Repeat the material in full. Keep every line exactly as it is.

_Supplied entries_

+-------+

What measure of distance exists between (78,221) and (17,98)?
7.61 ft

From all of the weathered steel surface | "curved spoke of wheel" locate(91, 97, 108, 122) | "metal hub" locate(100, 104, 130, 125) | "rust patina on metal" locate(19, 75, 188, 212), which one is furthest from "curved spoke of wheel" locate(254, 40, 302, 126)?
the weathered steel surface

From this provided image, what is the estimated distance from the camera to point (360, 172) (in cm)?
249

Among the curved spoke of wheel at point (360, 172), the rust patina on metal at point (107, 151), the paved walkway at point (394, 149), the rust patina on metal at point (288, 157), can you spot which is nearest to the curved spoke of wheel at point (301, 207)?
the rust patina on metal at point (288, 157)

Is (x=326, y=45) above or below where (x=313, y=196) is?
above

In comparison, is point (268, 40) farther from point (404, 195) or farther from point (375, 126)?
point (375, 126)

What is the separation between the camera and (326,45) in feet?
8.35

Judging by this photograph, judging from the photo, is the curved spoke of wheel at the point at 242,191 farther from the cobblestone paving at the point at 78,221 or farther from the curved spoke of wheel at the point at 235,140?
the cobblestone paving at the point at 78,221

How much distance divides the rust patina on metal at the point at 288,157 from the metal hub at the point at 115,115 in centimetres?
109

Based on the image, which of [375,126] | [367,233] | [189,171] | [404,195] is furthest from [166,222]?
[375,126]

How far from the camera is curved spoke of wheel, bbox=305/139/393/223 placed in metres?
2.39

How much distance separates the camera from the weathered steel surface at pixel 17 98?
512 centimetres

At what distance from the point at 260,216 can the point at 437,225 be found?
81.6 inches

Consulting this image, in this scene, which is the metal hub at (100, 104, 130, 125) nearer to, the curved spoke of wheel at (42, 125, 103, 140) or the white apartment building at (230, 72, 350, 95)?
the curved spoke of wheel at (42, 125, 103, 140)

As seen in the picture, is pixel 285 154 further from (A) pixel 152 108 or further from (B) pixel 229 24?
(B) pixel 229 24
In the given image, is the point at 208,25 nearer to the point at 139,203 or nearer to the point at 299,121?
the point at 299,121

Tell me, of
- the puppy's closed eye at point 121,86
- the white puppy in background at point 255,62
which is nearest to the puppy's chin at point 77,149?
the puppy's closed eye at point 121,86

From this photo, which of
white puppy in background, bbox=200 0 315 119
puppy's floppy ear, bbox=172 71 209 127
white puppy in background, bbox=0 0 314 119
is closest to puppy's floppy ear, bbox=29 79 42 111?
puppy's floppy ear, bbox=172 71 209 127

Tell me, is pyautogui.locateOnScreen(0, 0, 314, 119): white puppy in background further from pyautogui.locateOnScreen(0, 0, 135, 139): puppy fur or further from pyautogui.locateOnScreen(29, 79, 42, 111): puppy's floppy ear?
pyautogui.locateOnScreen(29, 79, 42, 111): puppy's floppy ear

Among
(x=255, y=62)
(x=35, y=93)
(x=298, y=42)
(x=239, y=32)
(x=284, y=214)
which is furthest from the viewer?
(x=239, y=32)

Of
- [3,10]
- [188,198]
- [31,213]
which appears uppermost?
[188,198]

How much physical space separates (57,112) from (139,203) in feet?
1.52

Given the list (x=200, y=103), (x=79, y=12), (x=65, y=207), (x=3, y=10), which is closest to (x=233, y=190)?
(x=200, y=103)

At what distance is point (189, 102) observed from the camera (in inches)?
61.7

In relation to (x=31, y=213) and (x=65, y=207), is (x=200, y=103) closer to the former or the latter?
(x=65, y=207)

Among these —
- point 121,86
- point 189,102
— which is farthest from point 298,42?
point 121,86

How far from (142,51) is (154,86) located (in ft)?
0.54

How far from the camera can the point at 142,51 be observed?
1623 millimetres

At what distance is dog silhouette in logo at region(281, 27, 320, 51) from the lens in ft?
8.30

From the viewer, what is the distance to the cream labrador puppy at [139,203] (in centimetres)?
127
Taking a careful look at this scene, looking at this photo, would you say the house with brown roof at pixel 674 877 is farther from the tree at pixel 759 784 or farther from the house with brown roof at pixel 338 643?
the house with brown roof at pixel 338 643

+-------+

_Task solution_
What measure of distance exists between (78,221) and (17,98)?
7.61 ft

From all of the weathered steel surface | "curved spoke of wheel" locate(91, 97, 108, 122) | "metal hub" locate(100, 104, 130, 125) | "rust patina on metal" locate(19, 75, 188, 212), which one is furthest from "curved spoke of wheel" locate(254, 40, 302, 126)?
the weathered steel surface

From this provided image, what is the estimated distance from the camera to point (360, 172) (in cm)?
249

Among the curved spoke of wheel at point (360, 172), the rust patina on metal at point (107, 151), the paved walkway at point (394, 149), the rust patina on metal at point (288, 157), can you spot which is nearest to the curved spoke of wheel at point (301, 207)?
the rust patina on metal at point (288, 157)

Is (x=326, y=45) above or below where (x=313, y=196) is?
above

In comparison, is point (268, 40) farther from point (404, 195) or farther from point (375, 126)?
point (375, 126)

What is the separation between the camera and (326,45) in feet?
8.35

Judging by this photograph, judging from the photo, is the curved spoke of wheel at the point at 242,191 farther from the cobblestone paving at the point at 78,221 or farther from the curved spoke of wheel at the point at 235,140?
the cobblestone paving at the point at 78,221

How much distance divides the rust patina on metal at the point at 288,157 from the metal hub at the point at 115,115 in centimetres?
109

Based on the image, which of [375,126] | [367,233] | [189,171] | [404,195] is furthest from [166,222]?
[375,126]

How far from the camera is curved spoke of wheel, bbox=305/139/393/223 placed in metres?
2.39

How much distance separates the camera from the weathered steel surface at pixel 17 98?
512 centimetres

At what distance from the point at 260,216 can the point at 437,225 be found?
81.6 inches

Consulting this image, in this scene, which is the metal hub at (100, 104, 130, 125) nearer to, the curved spoke of wheel at (42, 125, 103, 140) or the white apartment building at (230, 72, 350, 95)?
the curved spoke of wheel at (42, 125, 103, 140)

As seen in the picture, is pixel 285 154 further from (A) pixel 152 108 or further from (B) pixel 229 24?
(B) pixel 229 24
In the given image, is the point at 208,25 nearer to the point at 139,203 or nearer to the point at 299,121?
the point at 299,121

Tell me, of
- the puppy's closed eye at point 121,86
- the white puppy in background at point 255,62
which is nearest to the puppy's chin at point 77,149?
the puppy's closed eye at point 121,86

From this photo, which of
white puppy in background, bbox=200 0 315 119
puppy's floppy ear, bbox=172 71 209 127
white puppy in background, bbox=0 0 314 119
is closest to puppy's floppy ear, bbox=29 79 42 111?
puppy's floppy ear, bbox=172 71 209 127

Tell me, is pyautogui.locateOnScreen(0, 0, 314, 119): white puppy in background further from pyautogui.locateOnScreen(0, 0, 135, 139): puppy fur or further from pyautogui.locateOnScreen(29, 79, 42, 111): puppy's floppy ear?
pyautogui.locateOnScreen(29, 79, 42, 111): puppy's floppy ear

Among
(x=255, y=62)
(x=35, y=93)
(x=298, y=42)
(x=239, y=32)
(x=284, y=214)
which is furthest from the viewer?
(x=239, y=32)

Of
- [3,10]
- [188,198]
- [31,213]
which appears uppermost?
[188,198]

How much physical space separates (57,112) from (139,203) in feet?
1.52

Given the list (x=200, y=103), (x=79, y=12), (x=65, y=207), (x=3, y=10), which is closest to (x=233, y=190)?
(x=200, y=103)

At what distance is point (189, 102) observed from the camera (in inches)?
61.7

In relation to (x=31, y=213) and (x=65, y=207), is (x=200, y=103) closer to the former or the latter?
(x=65, y=207)

Among these —
- point 121,86
- point 189,102
— which is farthest from point 298,42?
point 121,86

How far from (142,51) is (154,86) located (in ft)?
0.54

How far from the camera can the point at 142,51 be observed?
1623 millimetres

At what distance is dog silhouette in logo at region(281, 27, 320, 51) from the lens in ft?
8.30

From the viewer, what is the distance to the cream labrador puppy at [139,203] (in centimetres)?
127
Taking a careful look at this scene, looking at this photo, would you say the house with brown roof at pixel 674 877 is farther from the tree at pixel 759 784 or farther from the house with brown roof at pixel 338 643?
the house with brown roof at pixel 338 643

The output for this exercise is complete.